La gardienne appréhende ce voyage. Elle craint que Marie-Pier revienne atteinte par le coronavirus. Les autres parents de sa garderie le craignent également.

Alors mieux vaut prévenir que guérir, s’est-elle dit, elle a avisé la maman de se trouver une autre garderie pour son fils si elle effectue ce voyage en Asie. Et ce, même s’il n’y a présentement aucun cas d’infection au coronavirus dans les deux pays où Marie-Pier séjournera.

« C’est un peu un ultimatum qu’elle (la gardienne) m’a lancé, dit Marie-Pier. Tu pars en voyage, tu n’as plus de gardienne. Si tu n’y vas pas, ton fils garde sa place. Mais si on commence à dire oui à des gens qui ne basent pas leurs décisions sur des faits et des statistiques, ça s’arrêtera où ?

«Ma gardienne est super gentille, très compétente et mon fils l’adore. Elle m’a même proposé de me mettre en quarantaine à mon retour, à ses frais. Mais pourquoi me mettre en quarantaine si je ne suis pas malade et que le gouvernement ne me l’impose pas ? Si on m’exige d’être en quarantaine pour une maladie que je n’ai pas, moi, j’ai le droit d’exiger la quarantaine pour les autres parents de la garderie parce que le virus est présentement au Canada.»

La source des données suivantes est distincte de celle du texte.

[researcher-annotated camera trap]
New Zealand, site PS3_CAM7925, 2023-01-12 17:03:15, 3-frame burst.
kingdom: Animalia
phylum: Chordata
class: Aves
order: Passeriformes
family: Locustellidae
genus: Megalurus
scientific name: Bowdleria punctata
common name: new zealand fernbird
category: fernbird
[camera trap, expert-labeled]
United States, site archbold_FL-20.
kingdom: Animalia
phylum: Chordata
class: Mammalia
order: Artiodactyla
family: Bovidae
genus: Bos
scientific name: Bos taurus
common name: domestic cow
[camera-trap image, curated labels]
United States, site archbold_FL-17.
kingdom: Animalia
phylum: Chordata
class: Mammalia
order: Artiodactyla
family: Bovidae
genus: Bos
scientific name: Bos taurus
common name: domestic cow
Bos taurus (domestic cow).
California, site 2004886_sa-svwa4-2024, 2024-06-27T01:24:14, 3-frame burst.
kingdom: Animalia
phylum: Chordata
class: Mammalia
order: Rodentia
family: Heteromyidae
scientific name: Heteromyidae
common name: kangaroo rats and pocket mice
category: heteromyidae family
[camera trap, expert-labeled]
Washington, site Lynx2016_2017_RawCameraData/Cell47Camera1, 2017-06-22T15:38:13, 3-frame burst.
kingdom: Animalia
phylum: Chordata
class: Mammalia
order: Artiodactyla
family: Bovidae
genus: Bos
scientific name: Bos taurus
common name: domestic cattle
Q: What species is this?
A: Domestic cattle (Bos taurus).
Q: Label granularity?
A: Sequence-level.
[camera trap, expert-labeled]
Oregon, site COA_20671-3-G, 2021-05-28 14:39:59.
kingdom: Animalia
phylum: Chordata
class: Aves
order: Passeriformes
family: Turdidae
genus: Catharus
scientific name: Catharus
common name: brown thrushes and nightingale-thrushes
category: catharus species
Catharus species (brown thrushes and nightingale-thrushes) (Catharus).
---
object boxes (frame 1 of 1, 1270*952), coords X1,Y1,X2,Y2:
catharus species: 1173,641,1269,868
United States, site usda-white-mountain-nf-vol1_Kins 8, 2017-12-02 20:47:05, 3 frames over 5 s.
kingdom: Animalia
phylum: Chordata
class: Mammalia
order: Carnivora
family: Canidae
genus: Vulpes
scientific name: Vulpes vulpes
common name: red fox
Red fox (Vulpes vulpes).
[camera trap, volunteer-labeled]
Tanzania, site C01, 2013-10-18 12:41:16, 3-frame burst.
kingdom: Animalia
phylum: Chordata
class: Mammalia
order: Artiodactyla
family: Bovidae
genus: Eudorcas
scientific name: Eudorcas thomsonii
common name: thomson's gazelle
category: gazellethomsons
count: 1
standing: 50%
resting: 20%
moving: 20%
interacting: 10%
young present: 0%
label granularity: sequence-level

Marie-Pier a fait ses devoirs. Elle consulte quotidiennement les sites de Santé Canada, de l’Organisation mondiale de la santé, ainsi que les «conseils aux voyageurs» d’Affaires mondiales Canada.

Et ce mercredi après-midi, elle quittera en toute quiétude, sachant que les risques qu’elle contracte le coronavirus au Vietnam et/ou aux Philippines sont minimes, presque nuls.

«Il n’y a pratiquement pas de risque pour ces deux pays, affirme-t-elle. Aux Philippines, aucun cas n’a été rapporté là-bas au cours des 26 derniers jours. Et il n’y a aucun cas non plus au Vietnam depuis 17 jours. Alors qu’ici, au Canada, on avait 20 cas au moment où j’ai envoyé les documents à ma gardienne.»

— De quels documents s’agit-il ?

«J’ai placé en style ‘point form’ toute l’information que j’ai recueillie sur le web, j’ai ajouté les liens aux sites officiels, et j’ai envoyé le tout par courriel à ma gardienne. Je voulais qu’elle ait les faits et les bonnes statistiques. Elle m’a simplement répondu par un ‘thumb’s up’ (un pouce en l’air). Nous n’avons jamais reparlé de ces documents depuis et elle a récemment placé une annonce sur le web pour aviser les parents d’Orléans qu’elle aura bientôt une place de disponible à sa garderie. Je la comprends un peu. Ce n’est pas nécessairement de sa faute et c’est un problème qui va probablement survenir ailleurs. Les gens ont peur. Ils ne s’informent pas aux bons endroits. Il n’y a rien de mis en contexte dans les médias, on ne fait que parler du nombre de morts. Et dès que tu vas en Asie, les gens ont peur, même si on compte 49 pays en Asie. Ça démontre clairement comment la désinformation commence à avoir un impact sur les gens. Je perds ma garderie parce que j’ose aller en Asie, alors que de nombreux Canadiens passeront la semaine de relâche dans des tout-inclus dans les Caraïbes. Là où se rassemblent des gens de toutes les nationalités venus de partout au monde, et alors que 66 pays sont touchés par le coronavirus. Les faits et les statistiques n’ont aucun poids présentement par rapport à la peur qui existe.»